Nesta nova condição urbana revelam-se identidades plurais e práticas inteiramente novas de apropriação material e simbólica do espaço e do tempo. A diversidade cultural, a multiplicidade de usos urbanos e a difusão de tecnologias de comunicação rasgam as fronteiras do quotidiano dos lugares. Para além do Estado e do Mercado, há novas dimensões de pensar a construção de referências para a vida em sociedade. É nesse sentido que a retomada do papel da sociedade civil como instância política é necessária e inadiável.
A cidade, dizia Shakespeare, são as pessoas nos seus conflitos, medos, alegrias e paixões. E as pessoas para serem plenas na cidade precisam simultaneamente das palavras e das acções. A cidade significa, por excelência, o reino da comunicação, da acção e de toda a complexidade social marcada por diferentes protagonistas. É o território como condição da democracia. Uma estrada para a cidadania. Pelo que o território tem de ser qualificado.
No território, é possível reconhecer o sentido dos interesses colectivos, promover pertenças e mobilizar forças plurais de mudança. É no território que nos fazemos sujeitos da política e portadores de projectos de sociedade. O território significa, portanto, uma marca e uma matriz daquilo que verdadeiramente somos e do que queremos para as novas gerações de cidadãos. Sendo assim, há uma dimensão fundamental entre a prática cidadã e o uso do território como condição da democracia.
Como a cidadania depende da qualidade do espaço público para sua efectivação plena, o território depende da política para seu uso pleno em termos de sociabilidades inovadoras.
Mas atenção que há que escutar os sons da cidade, os seus risos e dores. E sabemos como muito desses sons emitidos são ignorados por alguns actores da cidade. Escutar é entender. Entender para transformar.

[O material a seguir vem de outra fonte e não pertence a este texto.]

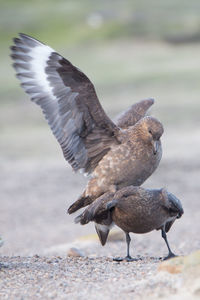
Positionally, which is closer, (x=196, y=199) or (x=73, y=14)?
(x=196, y=199)

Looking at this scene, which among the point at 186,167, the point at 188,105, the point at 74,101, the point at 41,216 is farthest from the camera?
the point at 188,105

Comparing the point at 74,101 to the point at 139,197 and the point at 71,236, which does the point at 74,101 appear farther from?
the point at 71,236

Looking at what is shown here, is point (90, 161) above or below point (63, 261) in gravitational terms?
above

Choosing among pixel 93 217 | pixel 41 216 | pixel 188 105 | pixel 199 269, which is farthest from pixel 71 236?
pixel 188 105

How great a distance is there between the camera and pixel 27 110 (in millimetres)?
18547

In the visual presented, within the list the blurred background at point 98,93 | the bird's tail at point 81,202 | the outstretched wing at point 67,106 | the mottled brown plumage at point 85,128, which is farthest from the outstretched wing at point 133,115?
the blurred background at point 98,93

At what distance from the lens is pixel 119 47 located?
2625 cm

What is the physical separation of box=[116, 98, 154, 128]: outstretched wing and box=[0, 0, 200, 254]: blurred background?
1458mm

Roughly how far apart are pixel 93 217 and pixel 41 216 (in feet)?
14.5

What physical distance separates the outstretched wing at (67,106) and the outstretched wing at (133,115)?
69 centimetres

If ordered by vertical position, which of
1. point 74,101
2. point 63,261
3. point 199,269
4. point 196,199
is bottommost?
point 196,199

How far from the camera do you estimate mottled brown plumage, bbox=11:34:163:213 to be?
648 centimetres

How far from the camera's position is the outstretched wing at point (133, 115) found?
24.5ft

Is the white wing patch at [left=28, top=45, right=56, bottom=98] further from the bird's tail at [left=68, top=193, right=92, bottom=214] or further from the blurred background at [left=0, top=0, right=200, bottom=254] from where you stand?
the blurred background at [left=0, top=0, right=200, bottom=254]
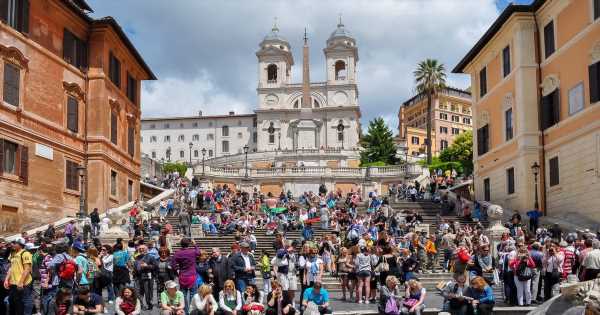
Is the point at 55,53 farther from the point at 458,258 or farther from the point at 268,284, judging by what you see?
the point at 458,258

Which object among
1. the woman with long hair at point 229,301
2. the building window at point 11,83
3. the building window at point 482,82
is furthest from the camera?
the building window at point 482,82

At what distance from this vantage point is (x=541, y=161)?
→ 3191cm

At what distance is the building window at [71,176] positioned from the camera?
32.4m

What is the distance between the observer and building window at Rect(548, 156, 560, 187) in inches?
1197

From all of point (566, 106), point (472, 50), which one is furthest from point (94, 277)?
point (472, 50)

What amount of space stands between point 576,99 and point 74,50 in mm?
21710

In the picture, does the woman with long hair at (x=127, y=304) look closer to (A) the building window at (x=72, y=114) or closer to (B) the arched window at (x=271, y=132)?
(A) the building window at (x=72, y=114)

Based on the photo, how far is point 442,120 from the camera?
137 meters

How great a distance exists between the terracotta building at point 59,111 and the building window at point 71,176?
0.14 feet

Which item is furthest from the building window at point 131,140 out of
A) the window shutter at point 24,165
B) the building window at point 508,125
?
the building window at point 508,125

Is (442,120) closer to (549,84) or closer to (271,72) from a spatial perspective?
(271,72)

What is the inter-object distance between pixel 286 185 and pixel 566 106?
39307 millimetres

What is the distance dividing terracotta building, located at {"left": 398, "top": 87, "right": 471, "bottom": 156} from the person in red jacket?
114m

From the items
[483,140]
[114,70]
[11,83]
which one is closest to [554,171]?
[483,140]
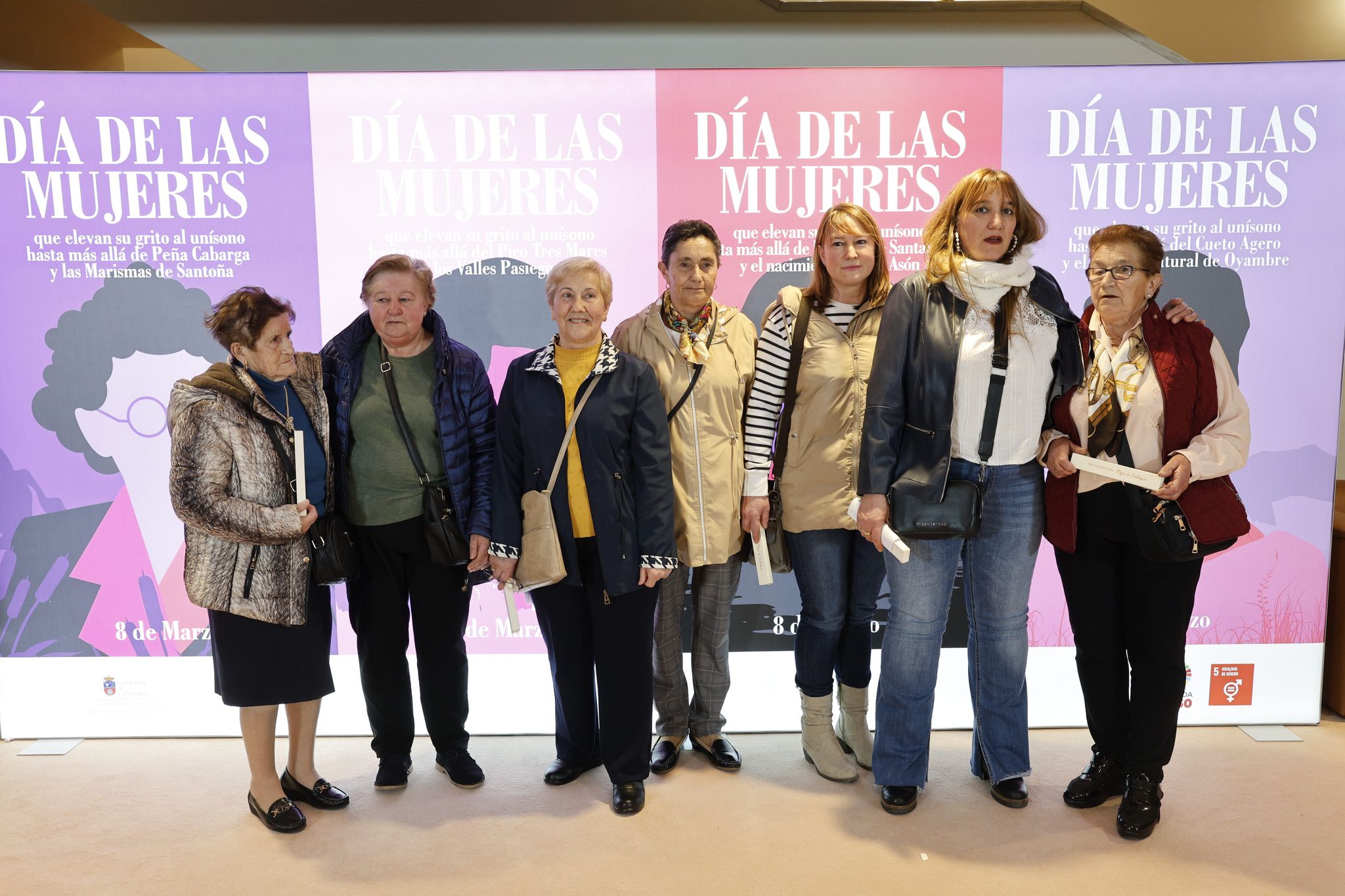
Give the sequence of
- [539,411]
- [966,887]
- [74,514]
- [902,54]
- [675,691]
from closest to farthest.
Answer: [966,887]
[539,411]
[675,691]
[74,514]
[902,54]

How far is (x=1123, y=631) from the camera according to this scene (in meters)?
2.54

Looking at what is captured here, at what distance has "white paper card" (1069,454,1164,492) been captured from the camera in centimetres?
230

Tal como entender o território em presença, entender o papel da comunidade local é promover o debate, com base numa rede, onde o interesse maior seja o interesse comum. Para o pensador francês Michel Foucault, o poder exerce-se em rede. O poder é relação; logo, onde há poder dos cidadãos, há resistência. A identificação dos problemas e o encontro de soluções não são propriedade do Estado central e autárquico, pelo que a sociedade e a sua participação cidadã são vectores cada vez mais fundamentais. O papel de um Conselho da Cidade pode ser visto numa lógica estratégica de gestão de fronteiras, de elos de ligação, de gestão de conflitos, de relações e de interfaces.
Estas Caldas da Rainha podiam ter há muitas décadas apostado em eixos estratégicos tão evidentes com base nas suas características e heranças naturais e culturais. E esses eixos são quatro:

a) O eixo das águas, das termas ao mar;
b) O eixo patrimonial, das Caldas a Óbidos;
c) O eixo comercial, das termas ao caminho-de-ferro;
d) O eixo ecológico, coincidente com a zona intermédia do Perímetro de Protecção Termal, onde se deveriam ter preservado reservas estratégicas de terrenos.

A cidade não nasce nem cresce do nada. Há preexistências geológicas, paisagísticas e construídas a que importa atender, na sua preservação e potenciação para o desenvolvimento. Mas também é certo que as cidades são imperfeitas, tal como todos nós. Cabe-nos, na nossa imperfeição, podermos acrescentar ao papel da cidade o melhor de cada um. O papel desta cidade é um papel já amarelecido pela história de muitas gerações. E é essa patine que dá alma à cidade, porque o seu legado é o maior ensinamento para nela actuarmos. O legado de uma cidade nunca é, portanto, uma folha em branco! Há identidades que se herdam, há novas estratégias que se ambicionam.
A cidade é palco de tensões, de desafios, de planeamento, de acção política e de cidadania. A cidade é o resultado da acção de todos nós e ela sempre nos chama, uma vez mais, porque como escreveu Kaváfis, escritor grego que se dedicou ao estudo do quotidiano das sociedades, “A cidade, por onde fores, irá”.